Both New Dragon Gate Inn and the original Dragon Gate Inn centre on the familiar wuxia motif of a corrupt Ming‑dynasty eunuch in power and a band of martial heroes striving to rescue the descendants of a loyal official. What distinguishes New Dragon Gate Inn is its incorporation of the innkeeper archetype Jin Xiangyu (金鑲玉), adapted from the proprietress Wan Jen-mi (萬人迷) in the 1973 wuxia film The Fate of Lee Khan. The remake weaves this character into the narrative and expands the story with a web of turbulent‑era passions, rivalries, and entanglements.

The film received a total of nine nominations across the 29th Golden Horse Awards and the 12th Hong Kong Film Awards, ultimately winning the prize for Best Action Choreography.

== Synopsis ==
The film is set in 15th-century China during the Ming dynasty. Cao Shaoqin, the powerful eunuch who controls the spy agency Eastern Depot, has gotten rid of his political rival Yang Yuxuan, the war minister. Yang's daughter, Yuying, has been sent into exile in a remote desert region in northwest China. Cao intends to use Yuying as bait to lure her father's loyal followers into a trap and eliminate all of them. Zhou Huai'an, one of Yang's former subordinates, has asked his lover, the swordswoman Qiu Moyan, to help him save Yuying and meet him at Dragon Gate Inn. Unknown to them, Cao has sent three of his best fighters to kill them.
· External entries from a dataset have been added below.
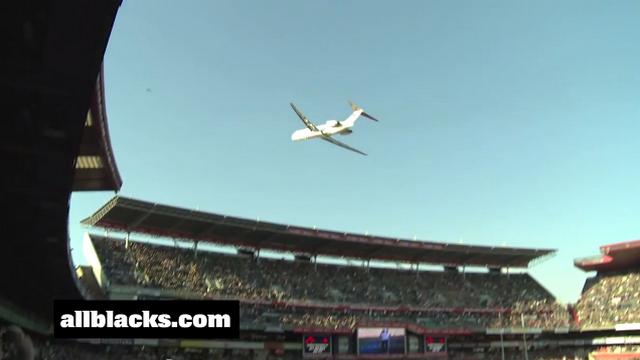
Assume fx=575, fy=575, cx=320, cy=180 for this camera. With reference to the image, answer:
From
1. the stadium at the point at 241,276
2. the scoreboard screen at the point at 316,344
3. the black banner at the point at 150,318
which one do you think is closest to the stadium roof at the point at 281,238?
the stadium at the point at 241,276

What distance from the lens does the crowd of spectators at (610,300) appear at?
78.7 m

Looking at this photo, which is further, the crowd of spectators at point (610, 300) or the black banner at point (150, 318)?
the crowd of spectators at point (610, 300)

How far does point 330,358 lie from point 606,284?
4656 centimetres

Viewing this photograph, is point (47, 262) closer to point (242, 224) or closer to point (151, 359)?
point (151, 359)

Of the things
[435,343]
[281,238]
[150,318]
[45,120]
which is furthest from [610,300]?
[45,120]

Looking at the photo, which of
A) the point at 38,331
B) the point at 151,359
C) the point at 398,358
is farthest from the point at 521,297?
the point at 38,331

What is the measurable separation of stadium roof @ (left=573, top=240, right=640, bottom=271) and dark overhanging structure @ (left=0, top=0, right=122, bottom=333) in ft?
248

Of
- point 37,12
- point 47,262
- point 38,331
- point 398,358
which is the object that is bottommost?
point 398,358

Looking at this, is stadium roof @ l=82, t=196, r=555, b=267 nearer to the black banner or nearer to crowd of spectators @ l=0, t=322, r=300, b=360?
crowd of spectators @ l=0, t=322, r=300, b=360

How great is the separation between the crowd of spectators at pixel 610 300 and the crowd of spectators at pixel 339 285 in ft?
10.8

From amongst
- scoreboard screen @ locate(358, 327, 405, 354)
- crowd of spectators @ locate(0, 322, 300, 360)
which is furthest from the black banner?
scoreboard screen @ locate(358, 327, 405, 354)

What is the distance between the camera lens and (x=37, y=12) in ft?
45.6

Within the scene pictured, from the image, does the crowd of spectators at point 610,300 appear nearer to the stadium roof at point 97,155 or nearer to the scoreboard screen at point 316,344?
the scoreboard screen at point 316,344

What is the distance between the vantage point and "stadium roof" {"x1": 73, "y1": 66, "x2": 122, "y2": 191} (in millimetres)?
24302
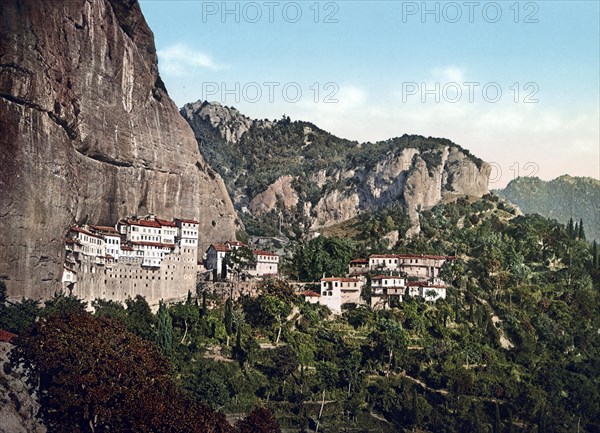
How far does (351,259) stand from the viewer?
3878 inches

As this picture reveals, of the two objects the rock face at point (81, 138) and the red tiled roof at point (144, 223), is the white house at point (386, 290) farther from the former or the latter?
the red tiled roof at point (144, 223)

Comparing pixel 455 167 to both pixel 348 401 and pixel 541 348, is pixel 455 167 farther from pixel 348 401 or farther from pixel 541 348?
pixel 348 401

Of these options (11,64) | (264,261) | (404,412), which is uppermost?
(11,64)

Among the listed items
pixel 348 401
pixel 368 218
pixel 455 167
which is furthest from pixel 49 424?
pixel 455 167

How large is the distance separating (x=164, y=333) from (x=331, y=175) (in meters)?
82.5

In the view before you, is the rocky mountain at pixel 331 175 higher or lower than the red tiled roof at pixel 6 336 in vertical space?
higher

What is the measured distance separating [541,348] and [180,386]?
36.3 meters

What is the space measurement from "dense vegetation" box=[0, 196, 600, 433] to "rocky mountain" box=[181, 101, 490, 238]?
1078 inches

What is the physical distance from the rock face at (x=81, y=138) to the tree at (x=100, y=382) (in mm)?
11050

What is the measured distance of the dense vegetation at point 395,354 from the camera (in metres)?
76.4

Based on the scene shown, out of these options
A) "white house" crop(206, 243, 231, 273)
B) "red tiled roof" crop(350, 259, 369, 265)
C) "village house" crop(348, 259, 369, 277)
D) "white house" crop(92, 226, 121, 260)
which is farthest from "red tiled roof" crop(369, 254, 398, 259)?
"white house" crop(92, 226, 121, 260)

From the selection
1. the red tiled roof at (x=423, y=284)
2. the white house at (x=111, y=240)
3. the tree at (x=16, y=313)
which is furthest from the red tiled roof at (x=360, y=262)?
the tree at (x=16, y=313)

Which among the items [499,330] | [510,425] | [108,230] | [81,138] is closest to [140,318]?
[108,230]

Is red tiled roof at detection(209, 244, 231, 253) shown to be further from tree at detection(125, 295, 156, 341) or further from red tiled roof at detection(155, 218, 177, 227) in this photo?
tree at detection(125, 295, 156, 341)
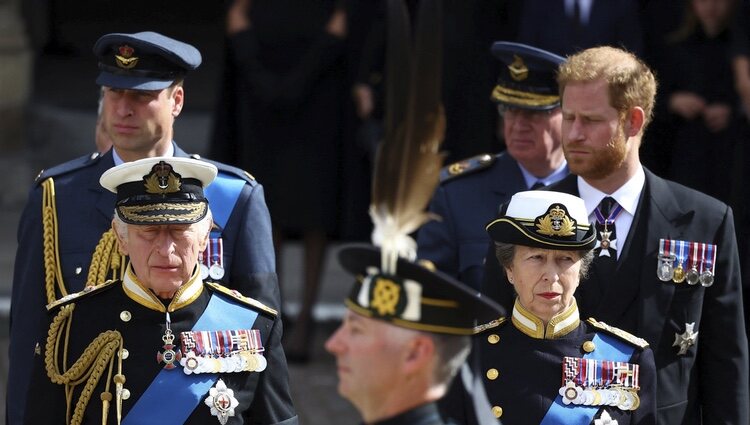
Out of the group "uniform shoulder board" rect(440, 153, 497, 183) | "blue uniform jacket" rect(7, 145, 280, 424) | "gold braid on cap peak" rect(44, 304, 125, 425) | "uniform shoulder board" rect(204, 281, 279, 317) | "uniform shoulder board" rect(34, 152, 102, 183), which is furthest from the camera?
"uniform shoulder board" rect(440, 153, 497, 183)

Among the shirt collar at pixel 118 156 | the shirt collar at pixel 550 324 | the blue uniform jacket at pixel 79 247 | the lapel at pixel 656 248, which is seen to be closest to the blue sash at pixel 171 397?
the blue uniform jacket at pixel 79 247

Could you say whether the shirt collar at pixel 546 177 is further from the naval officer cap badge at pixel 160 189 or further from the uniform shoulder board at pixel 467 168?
the naval officer cap badge at pixel 160 189

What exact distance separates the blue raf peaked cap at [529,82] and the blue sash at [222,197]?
3.64 ft

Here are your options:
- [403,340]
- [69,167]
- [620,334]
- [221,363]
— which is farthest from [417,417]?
[69,167]

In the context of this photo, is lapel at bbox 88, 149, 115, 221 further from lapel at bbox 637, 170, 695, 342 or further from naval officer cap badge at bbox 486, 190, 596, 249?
lapel at bbox 637, 170, 695, 342

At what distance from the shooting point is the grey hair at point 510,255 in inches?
188

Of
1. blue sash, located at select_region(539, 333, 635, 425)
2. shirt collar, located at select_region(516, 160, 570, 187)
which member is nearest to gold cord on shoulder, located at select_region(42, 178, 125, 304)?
blue sash, located at select_region(539, 333, 635, 425)

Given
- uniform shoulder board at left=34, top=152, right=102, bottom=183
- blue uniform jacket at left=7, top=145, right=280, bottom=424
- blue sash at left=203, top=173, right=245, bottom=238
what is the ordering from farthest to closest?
1. uniform shoulder board at left=34, top=152, right=102, bottom=183
2. blue sash at left=203, top=173, right=245, bottom=238
3. blue uniform jacket at left=7, top=145, right=280, bottom=424

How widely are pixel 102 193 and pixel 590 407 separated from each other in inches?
64.5

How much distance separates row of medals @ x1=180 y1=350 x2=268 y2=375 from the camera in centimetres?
458

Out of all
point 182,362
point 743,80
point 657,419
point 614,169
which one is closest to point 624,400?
point 657,419

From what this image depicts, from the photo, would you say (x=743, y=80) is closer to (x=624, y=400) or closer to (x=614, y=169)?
(x=614, y=169)

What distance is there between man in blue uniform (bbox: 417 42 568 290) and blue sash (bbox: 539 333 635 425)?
116 cm

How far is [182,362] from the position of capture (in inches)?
180
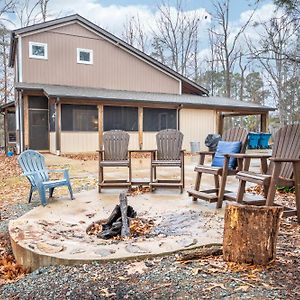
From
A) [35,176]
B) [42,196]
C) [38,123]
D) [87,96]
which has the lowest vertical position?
[42,196]

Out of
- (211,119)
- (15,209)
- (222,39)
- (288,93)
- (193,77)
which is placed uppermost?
(222,39)

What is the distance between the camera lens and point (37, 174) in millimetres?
5066

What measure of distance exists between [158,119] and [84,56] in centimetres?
468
Jin Xiangyu, the inn's owner, has been luring unsuspecting guests to stay in the inn to rob and kill them under the guise of running a legitimate business. She has a crush on Zhou, who already loves Qiu. When Zhou is cornered by Cao's men at the inn, he pretends to agree to marry Jin to trick her into revealing the location of a secret tunnel that would allow them to escape the inn, after which he would leave with Qiu on the night of the supposed wedding.

Just then, Cao shows up at the inn with his forces. Zhou, Qiu and Jin have no choice but to put aside their differences for the time being and work together to defeat and kill Cao in order to save Yuying. Qiu dies of her wounds during the battle, while Jin burns down the inn and accompanies Zhou as he rides into the distance.

== Themes ==
New Dragon Gate Inn was one of the films in which Brigitte Lin portrayed a woman in disguise as a man, in addition to Peking Opera Blues, Swordsman II, Royal Tramp II, Handsome Siblings, and Ashes of Time.

== DVD releases ==
On 17 July 2000, the film was released on DVD by Hong Kong Legends in Europe in Region 2.

Four and a half years later, the Fantasy Swordplay Collection DVD was released on 14 February 2005 in a three-disc set. The set included two other films: The Swordsman and Moon Warriors.

One year later, The Donnie Yen Collection DVD was released on 29 May 2006 in a four-disc set. The set included two other films: Once Upon a Time in China II, and a two-disc platinum edition of Iron Monkey.